--- Start ---
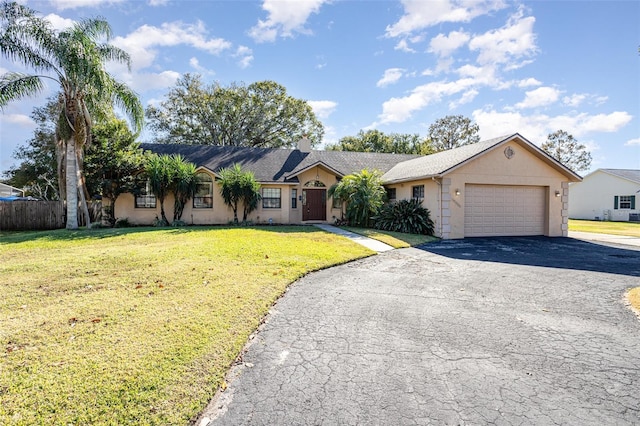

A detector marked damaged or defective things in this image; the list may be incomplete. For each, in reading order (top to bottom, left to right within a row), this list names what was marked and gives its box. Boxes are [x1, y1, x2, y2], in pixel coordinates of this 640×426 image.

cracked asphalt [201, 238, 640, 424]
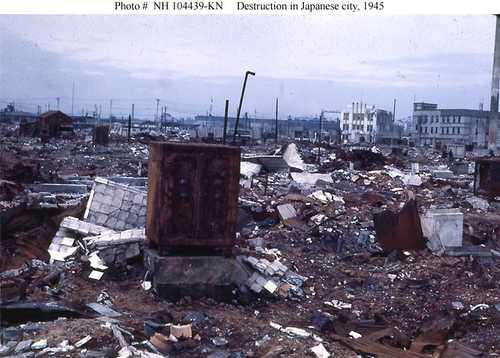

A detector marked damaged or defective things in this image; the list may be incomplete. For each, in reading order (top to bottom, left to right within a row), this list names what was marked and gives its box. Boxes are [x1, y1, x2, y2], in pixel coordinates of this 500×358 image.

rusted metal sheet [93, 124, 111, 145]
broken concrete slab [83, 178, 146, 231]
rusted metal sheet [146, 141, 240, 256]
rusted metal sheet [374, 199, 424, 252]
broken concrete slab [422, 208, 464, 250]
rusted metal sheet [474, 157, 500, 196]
--- End ---
* **Stated task**: Rewrite the text of all the material with "image" replaced by "photo" everywhere it appears, changing nothing else, and omit the pictures.

* **Complete output**:
A detector marked damaged or defective things in this photo; the list may be incomplete. For each, in reading order (top to bottom, left to right within a row), this list names what was marked and gives its box. Boxes are [x1, y1, x2, y2], in pixel coordinates of this 640×426 photo.

cracked asphalt [201, 238, 640, 424]

A detector marked damaged or defective things in this photo; the list may be incomplete. For each, in reading order (top to bottom, left to right within a row), this list names what was marked and gives its box. Boxes are [x1, y1, x2, y2], in pixel coordinates of this 500×358 photo.

rusted metal sheet [93, 124, 111, 145]
broken concrete slab [83, 178, 146, 231]
rusted metal sheet [146, 141, 240, 256]
rusted metal sheet [374, 199, 424, 252]
broken concrete slab [422, 208, 464, 250]
rusted metal sheet [474, 157, 500, 196]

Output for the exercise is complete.